Question - Pourquoi Exils au pluriel?
Tony Gatlif - Au pluriel car ce film parle en fait de tous les exils du monde. Comme je l’ai dit tout à l’heure, je ne parle pas de l’Algérie en particulier, je ne connais pas assez ce pays pour ça. Ce film a une thématique très universelle.
Question - Avec le personnage de Zano, Exils semble être votre film le plus personnel. Comment avez-vous vécu votre propre exil et sutrout ce retour?
Tony Gatlif - J’y suis resté peu, mais j’ai trouvé une grande force dans la population qui est très jeune et qui ne demande qu’à s’ouvrir. Et j’ai trouvé dommage également que tant de gens intelligents soient partis car le pays serait encore plus riche et plus fort.

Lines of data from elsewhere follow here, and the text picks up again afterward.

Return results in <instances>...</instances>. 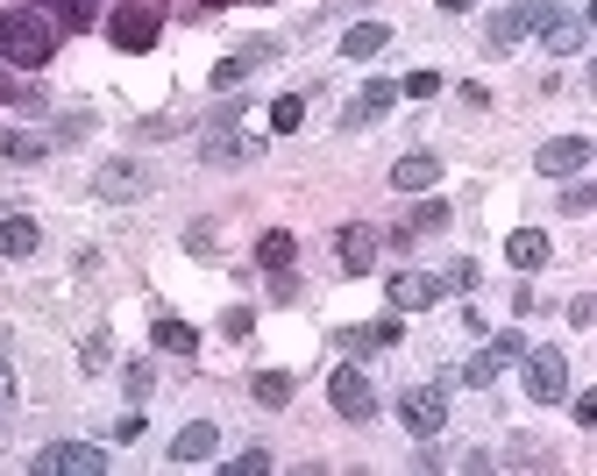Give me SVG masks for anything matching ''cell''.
Instances as JSON below:
<instances>
[{
	"mask_svg": "<svg viewBox=\"0 0 597 476\" xmlns=\"http://www.w3.org/2000/svg\"><path fill=\"white\" fill-rule=\"evenodd\" d=\"M57 50V29L43 22L36 8H0V65H22V71H43Z\"/></svg>",
	"mask_w": 597,
	"mask_h": 476,
	"instance_id": "cell-1",
	"label": "cell"
},
{
	"mask_svg": "<svg viewBox=\"0 0 597 476\" xmlns=\"http://www.w3.org/2000/svg\"><path fill=\"white\" fill-rule=\"evenodd\" d=\"M36 476H108L114 463H108V449L100 441H50V449L29 463Z\"/></svg>",
	"mask_w": 597,
	"mask_h": 476,
	"instance_id": "cell-2",
	"label": "cell"
},
{
	"mask_svg": "<svg viewBox=\"0 0 597 476\" xmlns=\"http://www.w3.org/2000/svg\"><path fill=\"white\" fill-rule=\"evenodd\" d=\"M108 36H114V50H149V43L164 36V8L157 0H122V8L108 14Z\"/></svg>",
	"mask_w": 597,
	"mask_h": 476,
	"instance_id": "cell-3",
	"label": "cell"
},
{
	"mask_svg": "<svg viewBox=\"0 0 597 476\" xmlns=\"http://www.w3.org/2000/svg\"><path fill=\"white\" fill-rule=\"evenodd\" d=\"M519 363H527V398H533V406H562V392H570V355H562V349H533V341H527Z\"/></svg>",
	"mask_w": 597,
	"mask_h": 476,
	"instance_id": "cell-4",
	"label": "cell"
},
{
	"mask_svg": "<svg viewBox=\"0 0 597 476\" xmlns=\"http://www.w3.org/2000/svg\"><path fill=\"white\" fill-rule=\"evenodd\" d=\"M448 277H427V271H392V285H384V306L392 314H427V306H441L448 299Z\"/></svg>",
	"mask_w": 597,
	"mask_h": 476,
	"instance_id": "cell-5",
	"label": "cell"
},
{
	"mask_svg": "<svg viewBox=\"0 0 597 476\" xmlns=\"http://www.w3.org/2000/svg\"><path fill=\"white\" fill-rule=\"evenodd\" d=\"M519 355H527V335H519V327H498V335H491L484 349H476L470 363H462V384H491L498 370H512Z\"/></svg>",
	"mask_w": 597,
	"mask_h": 476,
	"instance_id": "cell-6",
	"label": "cell"
},
{
	"mask_svg": "<svg viewBox=\"0 0 597 476\" xmlns=\"http://www.w3.org/2000/svg\"><path fill=\"white\" fill-rule=\"evenodd\" d=\"M271 57H285V36H249L243 50H228L214 65V93H235V86H243L257 65H271Z\"/></svg>",
	"mask_w": 597,
	"mask_h": 476,
	"instance_id": "cell-7",
	"label": "cell"
},
{
	"mask_svg": "<svg viewBox=\"0 0 597 476\" xmlns=\"http://www.w3.org/2000/svg\"><path fill=\"white\" fill-rule=\"evenodd\" d=\"M378 257H384V235L363 228V220L335 235V271H341V277H370V271H378Z\"/></svg>",
	"mask_w": 597,
	"mask_h": 476,
	"instance_id": "cell-8",
	"label": "cell"
},
{
	"mask_svg": "<svg viewBox=\"0 0 597 476\" xmlns=\"http://www.w3.org/2000/svg\"><path fill=\"white\" fill-rule=\"evenodd\" d=\"M398 420H406L420 441H435L448 427V384H420V392H406V398H398Z\"/></svg>",
	"mask_w": 597,
	"mask_h": 476,
	"instance_id": "cell-9",
	"label": "cell"
},
{
	"mask_svg": "<svg viewBox=\"0 0 597 476\" xmlns=\"http://www.w3.org/2000/svg\"><path fill=\"white\" fill-rule=\"evenodd\" d=\"M327 406H335L341 420H356V427H363L370 412H378V392L363 384V370H349V363H341L335 377H327Z\"/></svg>",
	"mask_w": 597,
	"mask_h": 476,
	"instance_id": "cell-10",
	"label": "cell"
},
{
	"mask_svg": "<svg viewBox=\"0 0 597 476\" xmlns=\"http://www.w3.org/2000/svg\"><path fill=\"white\" fill-rule=\"evenodd\" d=\"M533 171H541V178H584V171H590V143H584V136L541 143V150H533Z\"/></svg>",
	"mask_w": 597,
	"mask_h": 476,
	"instance_id": "cell-11",
	"label": "cell"
},
{
	"mask_svg": "<svg viewBox=\"0 0 597 476\" xmlns=\"http://www.w3.org/2000/svg\"><path fill=\"white\" fill-rule=\"evenodd\" d=\"M398 320H406V314H392V320H363V327H341V341H335V349H341V355H378V349H406V341H398Z\"/></svg>",
	"mask_w": 597,
	"mask_h": 476,
	"instance_id": "cell-12",
	"label": "cell"
},
{
	"mask_svg": "<svg viewBox=\"0 0 597 476\" xmlns=\"http://www.w3.org/2000/svg\"><path fill=\"white\" fill-rule=\"evenodd\" d=\"M541 36H548V57H584L590 50V14L584 8H562Z\"/></svg>",
	"mask_w": 597,
	"mask_h": 476,
	"instance_id": "cell-13",
	"label": "cell"
},
{
	"mask_svg": "<svg viewBox=\"0 0 597 476\" xmlns=\"http://www.w3.org/2000/svg\"><path fill=\"white\" fill-rule=\"evenodd\" d=\"M392 50V22H356L349 36H341V65H370V57Z\"/></svg>",
	"mask_w": 597,
	"mask_h": 476,
	"instance_id": "cell-14",
	"label": "cell"
},
{
	"mask_svg": "<svg viewBox=\"0 0 597 476\" xmlns=\"http://www.w3.org/2000/svg\"><path fill=\"white\" fill-rule=\"evenodd\" d=\"M435 185H441V157L413 150V157L392 163V192H435Z\"/></svg>",
	"mask_w": 597,
	"mask_h": 476,
	"instance_id": "cell-15",
	"label": "cell"
},
{
	"mask_svg": "<svg viewBox=\"0 0 597 476\" xmlns=\"http://www.w3.org/2000/svg\"><path fill=\"white\" fill-rule=\"evenodd\" d=\"M548 257H555V242H548L541 228H512L505 235V263H512V271H541Z\"/></svg>",
	"mask_w": 597,
	"mask_h": 476,
	"instance_id": "cell-16",
	"label": "cell"
},
{
	"mask_svg": "<svg viewBox=\"0 0 597 476\" xmlns=\"http://www.w3.org/2000/svg\"><path fill=\"white\" fill-rule=\"evenodd\" d=\"M200 157H206V163H257L263 143H257V136H235V128H214V136L200 143Z\"/></svg>",
	"mask_w": 597,
	"mask_h": 476,
	"instance_id": "cell-17",
	"label": "cell"
},
{
	"mask_svg": "<svg viewBox=\"0 0 597 476\" xmlns=\"http://www.w3.org/2000/svg\"><path fill=\"white\" fill-rule=\"evenodd\" d=\"M214 449H221V427H214V420H192L185 434L171 441V463H206Z\"/></svg>",
	"mask_w": 597,
	"mask_h": 476,
	"instance_id": "cell-18",
	"label": "cell"
},
{
	"mask_svg": "<svg viewBox=\"0 0 597 476\" xmlns=\"http://www.w3.org/2000/svg\"><path fill=\"white\" fill-rule=\"evenodd\" d=\"M93 192H100V200H143V171H136V163H100Z\"/></svg>",
	"mask_w": 597,
	"mask_h": 476,
	"instance_id": "cell-19",
	"label": "cell"
},
{
	"mask_svg": "<svg viewBox=\"0 0 597 476\" xmlns=\"http://www.w3.org/2000/svg\"><path fill=\"white\" fill-rule=\"evenodd\" d=\"M36 242H43V228L29 214H0V257H36Z\"/></svg>",
	"mask_w": 597,
	"mask_h": 476,
	"instance_id": "cell-20",
	"label": "cell"
},
{
	"mask_svg": "<svg viewBox=\"0 0 597 476\" xmlns=\"http://www.w3.org/2000/svg\"><path fill=\"white\" fill-rule=\"evenodd\" d=\"M149 341H157L164 355H192V349H200V335H192L185 320H171V314H164L157 327H149Z\"/></svg>",
	"mask_w": 597,
	"mask_h": 476,
	"instance_id": "cell-21",
	"label": "cell"
},
{
	"mask_svg": "<svg viewBox=\"0 0 597 476\" xmlns=\"http://www.w3.org/2000/svg\"><path fill=\"white\" fill-rule=\"evenodd\" d=\"M533 29H527V8H505L498 22H491V50H519Z\"/></svg>",
	"mask_w": 597,
	"mask_h": 476,
	"instance_id": "cell-22",
	"label": "cell"
},
{
	"mask_svg": "<svg viewBox=\"0 0 597 476\" xmlns=\"http://www.w3.org/2000/svg\"><path fill=\"white\" fill-rule=\"evenodd\" d=\"M249 398H257V406H292V377L285 370H257V377H249Z\"/></svg>",
	"mask_w": 597,
	"mask_h": 476,
	"instance_id": "cell-23",
	"label": "cell"
},
{
	"mask_svg": "<svg viewBox=\"0 0 597 476\" xmlns=\"http://www.w3.org/2000/svg\"><path fill=\"white\" fill-rule=\"evenodd\" d=\"M292 257H298V242H292L285 228H271V235L257 242V263H263V271H292Z\"/></svg>",
	"mask_w": 597,
	"mask_h": 476,
	"instance_id": "cell-24",
	"label": "cell"
},
{
	"mask_svg": "<svg viewBox=\"0 0 597 476\" xmlns=\"http://www.w3.org/2000/svg\"><path fill=\"white\" fill-rule=\"evenodd\" d=\"M356 100H363V114L378 122V114H392V107H398V79H370V86H363Z\"/></svg>",
	"mask_w": 597,
	"mask_h": 476,
	"instance_id": "cell-25",
	"label": "cell"
},
{
	"mask_svg": "<svg viewBox=\"0 0 597 476\" xmlns=\"http://www.w3.org/2000/svg\"><path fill=\"white\" fill-rule=\"evenodd\" d=\"M298 122H306V100H298V93H278L271 100V136H292Z\"/></svg>",
	"mask_w": 597,
	"mask_h": 476,
	"instance_id": "cell-26",
	"label": "cell"
},
{
	"mask_svg": "<svg viewBox=\"0 0 597 476\" xmlns=\"http://www.w3.org/2000/svg\"><path fill=\"white\" fill-rule=\"evenodd\" d=\"M427 228H448V200H435V192L420 200V214H413V228H406V235H427Z\"/></svg>",
	"mask_w": 597,
	"mask_h": 476,
	"instance_id": "cell-27",
	"label": "cell"
},
{
	"mask_svg": "<svg viewBox=\"0 0 597 476\" xmlns=\"http://www.w3.org/2000/svg\"><path fill=\"white\" fill-rule=\"evenodd\" d=\"M108 349H114V341H108V335H86V355H79V363H86V377H100V370H108V363H114V355H108Z\"/></svg>",
	"mask_w": 597,
	"mask_h": 476,
	"instance_id": "cell-28",
	"label": "cell"
},
{
	"mask_svg": "<svg viewBox=\"0 0 597 476\" xmlns=\"http://www.w3.org/2000/svg\"><path fill=\"white\" fill-rule=\"evenodd\" d=\"M221 469H228V476H263V469H271V449H243L235 463H221Z\"/></svg>",
	"mask_w": 597,
	"mask_h": 476,
	"instance_id": "cell-29",
	"label": "cell"
},
{
	"mask_svg": "<svg viewBox=\"0 0 597 476\" xmlns=\"http://www.w3.org/2000/svg\"><path fill=\"white\" fill-rule=\"evenodd\" d=\"M406 100H435L441 93V71H406V86H398Z\"/></svg>",
	"mask_w": 597,
	"mask_h": 476,
	"instance_id": "cell-30",
	"label": "cell"
},
{
	"mask_svg": "<svg viewBox=\"0 0 597 476\" xmlns=\"http://www.w3.org/2000/svg\"><path fill=\"white\" fill-rule=\"evenodd\" d=\"M249 327H257L249 306H228V314H221V335H228V341H249Z\"/></svg>",
	"mask_w": 597,
	"mask_h": 476,
	"instance_id": "cell-31",
	"label": "cell"
},
{
	"mask_svg": "<svg viewBox=\"0 0 597 476\" xmlns=\"http://www.w3.org/2000/svg\"><path fill=\"white\" fill-rule=\"evenodd\" d=\"M122 392H128V406H143V398H149V363H128Z\"/></svg>",
	"mask_w": 597,
	"mask_h": 476,
	"instance_id": "cell-32",
	"label": "cell"
},
{
	"mask_svg": "<svg viewBox=\"0 0 597 476\" xmlns=\"http://www.w3.org/2000/svg\"><path fill=\"white\" fill-rule=\"evenodd\" d=\"M185 242H192V257H214V220H192Z\"/></svg>",
	"mask_w": 597,
	"mask_h": 476,
	"instance_id": "cell-33",
	"label": "cell"
},
{
	"mask_svg": "<svg viewBox=\"0 0 597 476\" xmlns=\"http://www.w3.org/2000/svg\"><path fill=\"white\" fill-rule=\"evenodd\" d=\"M0 150H8V157H43V143L36 136H0Z\"/></svg>",
	"mask_w": 597,
	"mask_h": 476,
	"instance_id": "cell-34",
	"label": "cell"
},
{
	"mask_svg": "<svg viewBox=\"0 0 597 476\" xmlns=\"http://www.w3.org/2000/svg\"><path fill=\"white\" fill-rule=\"evenodd\" d=\"M590 200H597L590 185H570V192H562V206H570V214H590Z\"/></svg>",
	"mask_w": 597,
	"mask_h": 476,
	"instance_id": "cell-35",
	"label": "cell"
},
{
	"mask_svg": "<svg viewBox=\"0 0 597 476\" xmlns=\"http://www.w3.org/2000/svg\"><path fill=\"white\" fill-rule=\"evenodd\" d=\"M14 398V370H8V355H0V406Z\"/></svg>",
	"mask_w": 597,
	"mask_h": 476,
	"instance_id": "cell-36",
	"label": "cell"
},
{
	"mask_svg": "<svg viewBox=\"0 0 597 476\" xmlns=\"http://www.w3.org/2000/svg\"><path fill=\"white\" fill-rule=\"evenodd\" d=\"M349 8H363V0H327V14H349ZM327 14H320V22H327Z\"/></svg>",
	"mask_w": 597,
	"mask_h": 476,
	"instance_id": "cell-37",
	"label": "cell"
},
{
	"mask_svg": "<svg viewBox=\"0 0 597 476\" xmlns=\"http://www.w3.org/2000/svg\"><path fill=\"white\" fill-rule=\"evenodd\" d=\"M435 8H441V14H470V0H435Z\"/></svg>",
	"mask_w": 597,
	"mask_h": 476,
	"instance_id": "cell-38",
	"label": "cell"
},
{
	"mask_svg": "<svg viewBox=\"0 0 597 476\" xmlns=\"http://www.w3.org/2000/svg\"><path fill=\"white\" fill-rule=\"evenodd\" d=\"M192 8H200V14H214V8H235V0H192Z\"/></svg>",
	"mask_w": 597,
	"mask_h": 476,
	"instance_id": "cell-39",
	"label": "cell"
},
{
	"mask_svg": "<svg viewBox=\"0 0 597 476\" xmlns=\"http://www.w3.org/2000/svg\"><path fill=\"white\" fill-rule=\"evenodd\" d=\"M0 100H14V86H8V71H0Z\"/></svg>",
	"mask_w": 597,
	"mask_h": 476,
	"instance_id": "cell-40",
	"label": "cell"
}]
</instances>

Si l’Algérie s’ouvre et m’accueille, j'y reviendrai.
Question - Et votre émotion à vous dans tout ça?
Tony Gatlif - Quand j’y suis allé pour le film, c’était avec des images de cartes postales en tête. Quand je suis arrivé le premier jour à Alger, on a logé dans un hôtel devant lequel je rêvais quand j’étais petit. C’est à ce moment là que j’ai senti que j’étais devenu un étranger. Vraiment, exactement comme le personnage de Naïma dans le film.
Question - Et vous Romain, quel sentiment avez-vous éprouvé lors de ce premier voyage en Algérie?
Romain Duris - J’étais fasciné par l’ambiance. Il y avait quelque chose de très touchant et émouvant. Je ne m’attendais pas visuellement à quelque chose d’aussi fort. Et on a croisé des personnes très agréables. Alger est une ville qui ne demande qu’à s’ouvrir…
Question - Ce film a un côté physique incroyable. Quel est votre secret pour filmer aussi bien les corps?
Tony Gatlif - C’est dans mon regard. Au départ, il y a une interrogation sur comment filmer les choses. Pour moi ce qui compte, c’est la peau. Pour en voir les cicatrices, la texture. Puis il y a la matière en elle-même aussi. La caméra est là et filme les matières qui passent devant elle. La façon dont je filme n’est qu’une histoire de matière.